Donjon Monsters 13. Réveille-toi et meurs

Émergeant, tel le Colonel Chabert, d’une fondrière faite de cadavres décharnés, deux créatures retrouvent l’air libre. Simples squelettes, aveugles et passablement désorientés, ils tentent de comprendre ce que le destin leur a réservé. Entourés d’une multitude de coreligionnaires dans le même état, ils réalisent vite que c’est au cœur d’une énorme bataille que le sort (un sort bien précis en fait) les a appelés. Si leurs orbites n’étaient pas vides, ils pourraient voir face à eux la forteresse du grand Khan et, perdus au milieu du tumulte, les silhouettes d’anciens camarades en détresse.

L’absence de David B. dans la famille Donjon a toujours été une source d’étonnement chez les lecteurs. Son nom sur la couverture de Réveille-toi et meurs rassure et répare cet étonnant manque. En effet, tant son style fantastique si reconnaissable, que son riche passé avec ceux de L’Association, obligeaient l’auteur d’Hâsib et la Reine des serpents d’être de la partie. Généreux, Lewis Trondheim et Joann Sfar lui ont concocté un scénario sur mesure, rempli de carcasses, de combats épiques et de peurs primitives. De plus, ce récit situé au niveau soixante-dix-neuf du canon leur permet également de poser des jalons importants pour mieux appréhender des événements cruciaux de la période Crépuscule.

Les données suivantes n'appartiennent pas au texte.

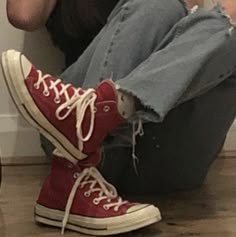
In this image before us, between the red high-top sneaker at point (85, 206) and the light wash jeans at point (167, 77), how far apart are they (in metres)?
0.09

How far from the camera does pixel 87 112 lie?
4.10ft

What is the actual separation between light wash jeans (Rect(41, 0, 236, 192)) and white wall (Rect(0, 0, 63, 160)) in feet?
1.05

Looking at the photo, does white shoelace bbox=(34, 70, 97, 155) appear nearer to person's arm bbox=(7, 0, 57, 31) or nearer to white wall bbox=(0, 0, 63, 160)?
person's arm bbox=(7, 0, 57, 31)

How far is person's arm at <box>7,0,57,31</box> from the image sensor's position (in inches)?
57.9

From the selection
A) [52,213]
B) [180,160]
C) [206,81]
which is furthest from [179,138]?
[52,213]

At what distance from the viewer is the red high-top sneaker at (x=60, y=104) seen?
1.24 m

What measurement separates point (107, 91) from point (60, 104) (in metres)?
0.08

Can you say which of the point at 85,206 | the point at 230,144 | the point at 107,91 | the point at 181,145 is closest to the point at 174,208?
the point at 181,145

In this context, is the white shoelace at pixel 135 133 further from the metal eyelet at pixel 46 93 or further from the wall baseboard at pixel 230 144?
the wall baseboard at pixel 230 144

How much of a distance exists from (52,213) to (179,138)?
0.30 meters

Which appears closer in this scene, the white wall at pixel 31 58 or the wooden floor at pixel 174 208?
the wooden floor at pixel 174 208

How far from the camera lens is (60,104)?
125cm

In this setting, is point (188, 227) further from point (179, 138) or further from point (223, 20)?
point (223, 20)

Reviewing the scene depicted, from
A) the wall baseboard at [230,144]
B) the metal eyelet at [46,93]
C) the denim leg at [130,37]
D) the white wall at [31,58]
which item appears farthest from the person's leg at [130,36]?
the wall baseboard at [230,144]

Cette conjonction de talent tant espérée et attendue illumine-t-elle harmonieusement le ciel de Terra Amata ? Oui et non : si le récit se montre brillant, alternant moments de doutes et de gravité avec de bonnes doses d’humour potaches, le dessinateur paraît, quant à lui, moins à son aise. Preuve en est un flot narratif gêné aux entournures, comme trop à l’étroit. Écrasées par des textes envahissants, les planches manquent drastiquement d’air ou d’espace afin de s’épanouir complètement. Les rares grandes cases gorgées de panache et d’élan viennent confirmer un découpage finalement peu approprié à la faconde de l’illustrateur. Pour autant, celui-ci n’abdique jamais et arrive à boucler son album d’une manière plus qu’acceptable. Par contre, impossible de ne pas imaginer ce qu’aurait pu donner la même histoire réalisée avec moins de contrainte de pagination et plus de liberté dans la mise en page.

Malgré ce petit bémol au niveau du dessin, il serait malhonnête de vraiment bouder son plaisir sans passer pour un fâcheux. Réveille-toi et meurs est une lecture prenante et particulièrement touchante en ce qui concerne deux des protagonistes comptant parmi les favoris de beaucoup des aficionados de la saga.